Smooth sailing through citations: Tips and techniques for copyeditors
Presenter: Leslie Saffrey
For copyeditors of non-fiction, dealing with source citations can be daunting. In this session, learn how to break the task into manageable chunks and discover ways to make it easier. We’ll look at identifying major citation styles, applying a style, converting from one style to another, styling in-text citations and checking them against a reference list, editing footnotes and endnotes, and editing reference lists and bibliographies.

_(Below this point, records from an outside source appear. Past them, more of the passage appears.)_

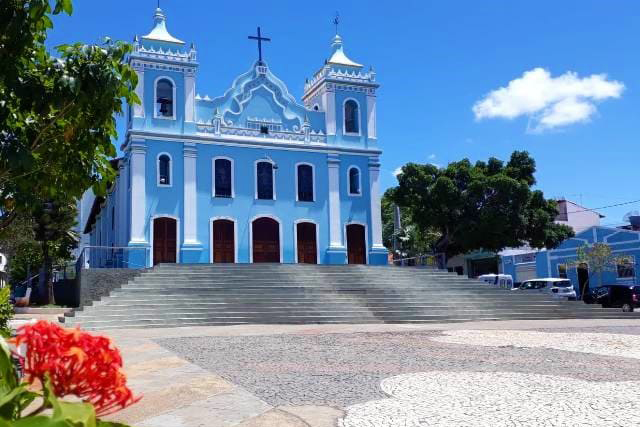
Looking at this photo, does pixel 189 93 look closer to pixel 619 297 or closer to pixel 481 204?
pixel 481 204

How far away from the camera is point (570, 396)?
5879 millimetres

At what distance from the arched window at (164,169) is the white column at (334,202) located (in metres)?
7.01

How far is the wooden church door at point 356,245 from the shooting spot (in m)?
27.6

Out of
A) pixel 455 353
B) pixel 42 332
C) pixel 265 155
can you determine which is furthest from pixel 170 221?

Macros 201: The shell game
Presenter: Amy J. Schneider
Editors familiar with macro basics will learn how to “power up” their macros with “shells” that automate processes even more. Attendees will learn to (1) run a macro through an entire document, (2) automate turning off tracking as needed, and (3) set up a dialog box to access and categorize their favorite macros. Attendees should be familiar with creating and editing macros, using the Visual Basic Editor, and creating keyboard shortcuts in Word.
Once upon an editor: Editing children’s picture books
Presenter: Whitney Moran
In this session, Nimbus Publishing’s managing editor and in-house children’s book editor, Whitney Moran, draws from experience working with some of Canada’s most celebrated authors to introduce the process behind children’s picture book editing. Through case studies of real projects, attendees will learn the process behind a successful children’s picture book, from acquisition and manuscript development, to art direction and production, to the final product.
Are you certifiable? Preparing for the Editors Canada certification exams
Presenter: Jess Shulman
Learn everything you ever wanted to know about the Editors Canada certification exams from a certified professional editor and co-chair of the Editors Canada Certification Steering Committee, who will provide valuable tips on how to prepare for the exams. You’ll also have the chance to test your mettle with sample questions and discuss your answers with other editors.
Revised Editors Canada guidelines for editing student texts
This session will introduce you to the revised guidelines and permission form for editing graduate and undergraduate student texts. We will tell you why the changes were made, how they were made, how editors can use them, and what Editors Canada did to get the word out about them.